Grau-Moya, J., Leibfried, F., Genewein, T., & Braun, D. (2016). Planning with Information-Processing Constraints and Model Uncertainty in Markov Decision Processes. In P. Frasconi, N. Landwehr, G. Manco, & J. Vreeken (Eds.), Machine Learning and Knowledge Discovery in Databases (pp. 475-491). Cham, Switzerland: Springer.

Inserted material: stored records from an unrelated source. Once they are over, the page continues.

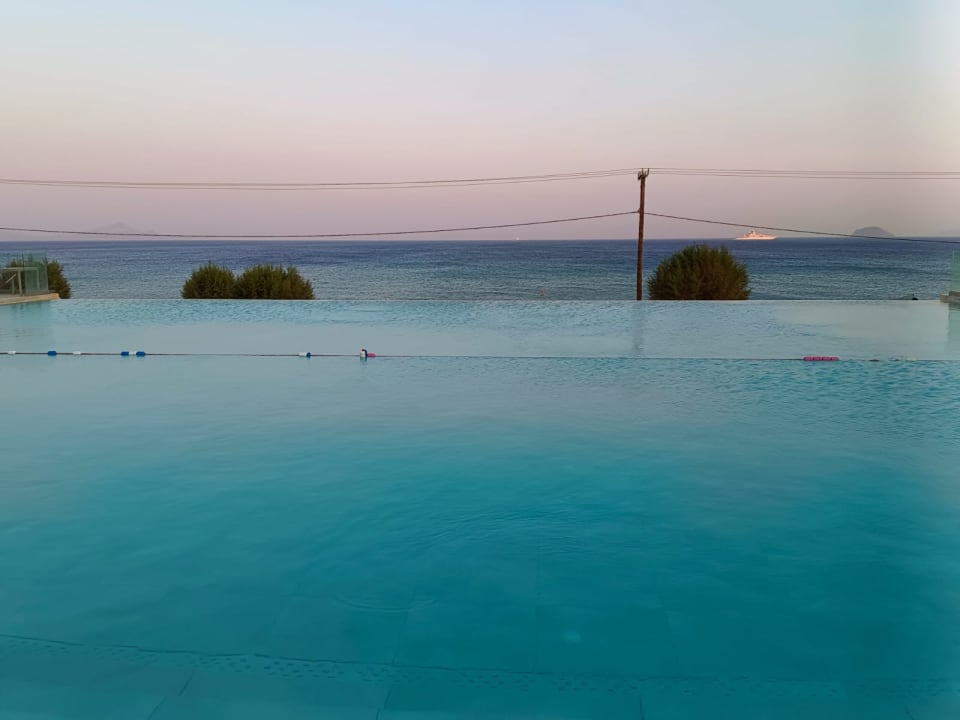 Pool Atlantica Mikri Poli Kos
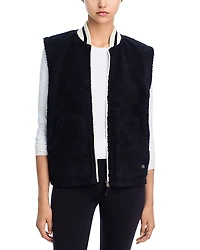 Splits59 Aster Sherpa Vest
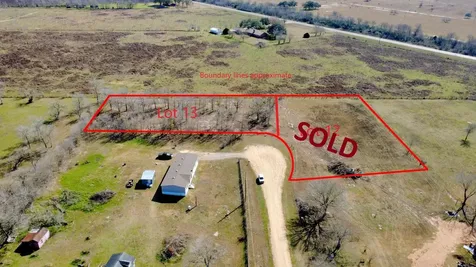Lot 13 0 Mesquite Road Wallis TX 77485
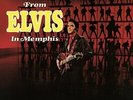 Elvis Presley-From Elvis In Memphis Vinyl / 12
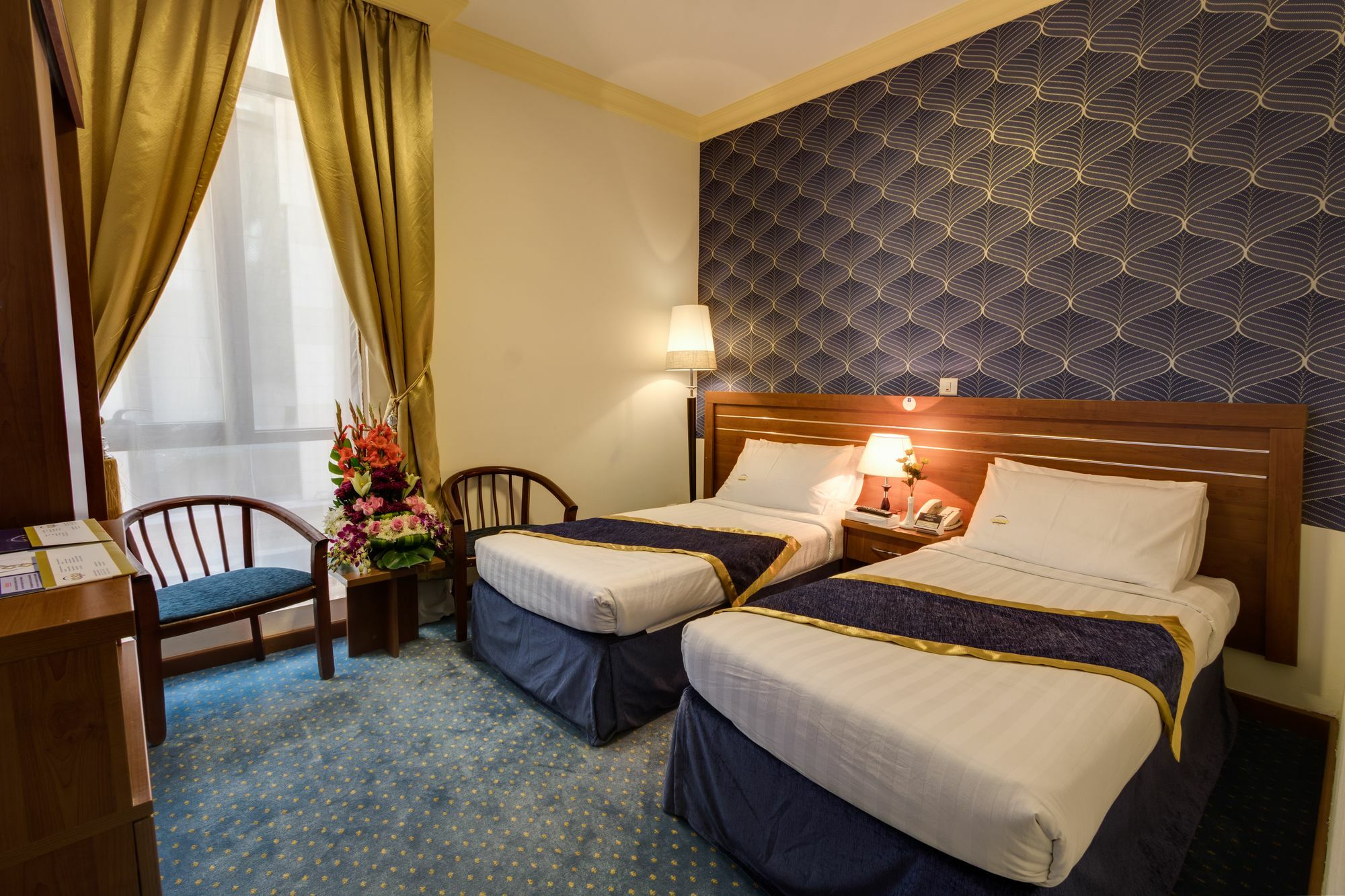 Mawaddah Al Noor Hotel Sultanah Екстериор снимка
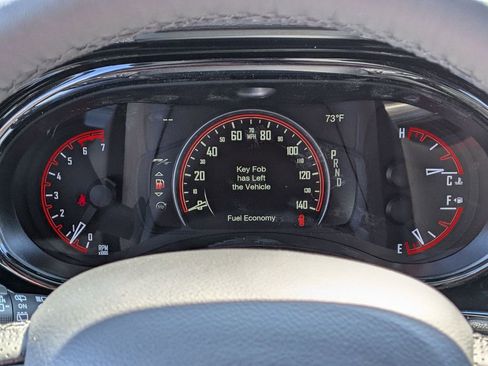 New 2026 Dodge Durango GT AWD/4WD image 13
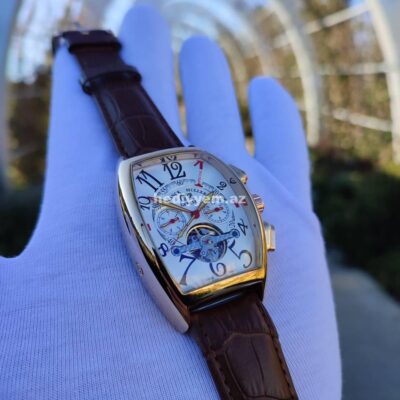 Saat Franck Muller — 30494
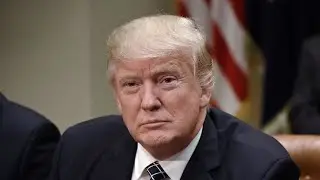 Trump signs short-term spending bill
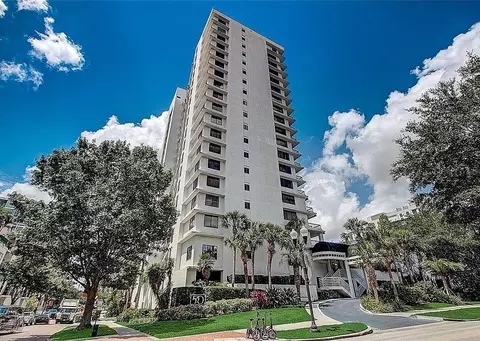 530 E Central Blvd #206, Orlando, FL 32801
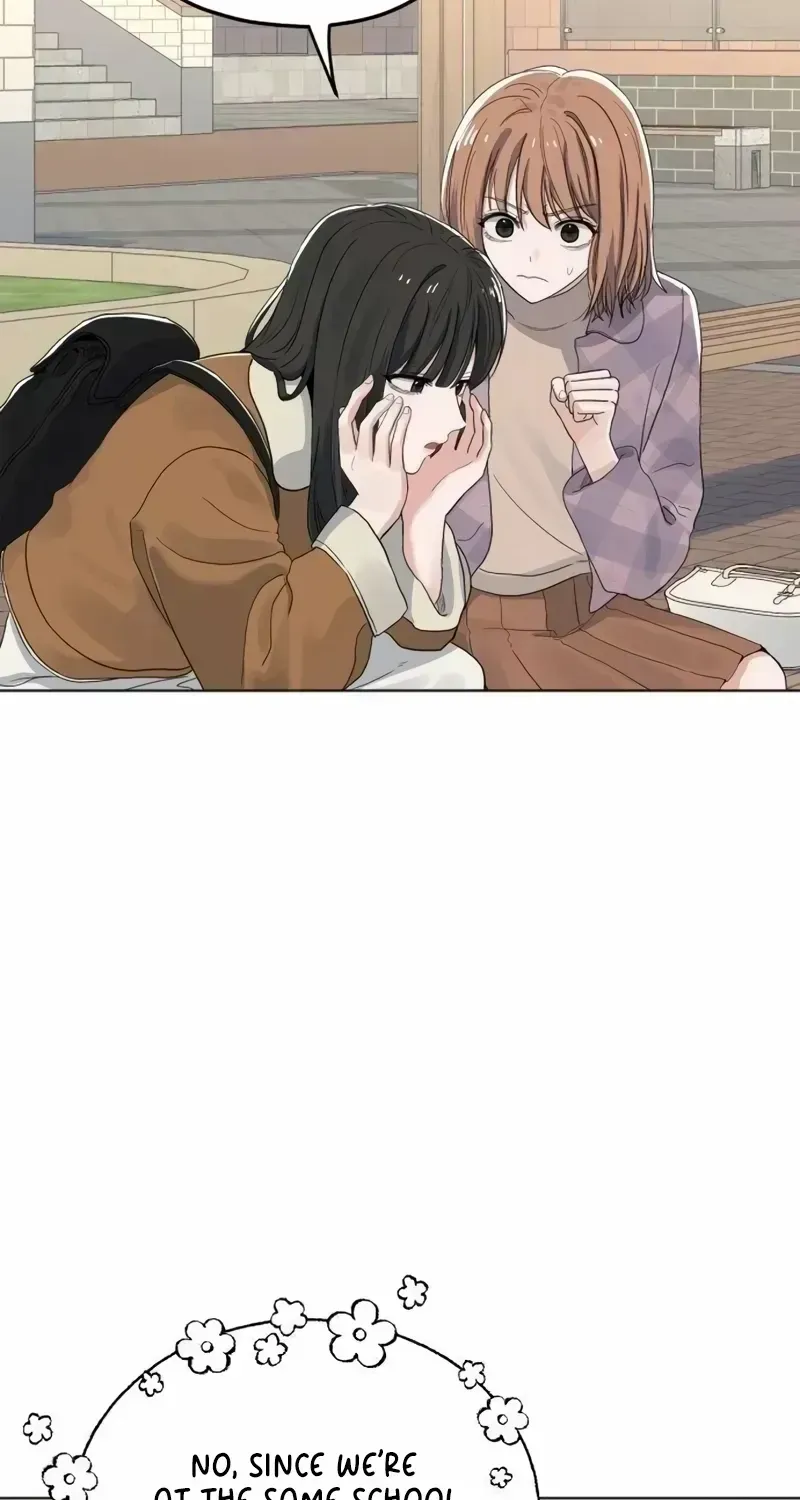 The Man Next Door Who Kills Me Chapter 2.2 page 27 -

Cite as: http://hdl.handle.net/21.11116/0000-0000-7A78-1
Abstract
Information-theoretic principles for learning and acting have been proposed to solve particular classes of Markov Decision Problems. Mathematically, such approaches are governed by a variational free energy principle and allow solving MDP planning problems with information-processing constraints expressed in terms of a Kullback-Leibler divergence with respect to a reference distribution. Here we consider a generalization of such MDP planners by taking model uncertainty into account. As model uncertainty can also be formalized as an information-processing constraint, we can derive a unified solution from a single generalized variational principle. We provide a generalized value iteration scheme together with a convergence proof. As limit cases, this generalized scheme includes standard value iteration with a known model, Bayesian MDP planning, and robust planning. We demonstrate the benefits of this approach in a grid world simulation.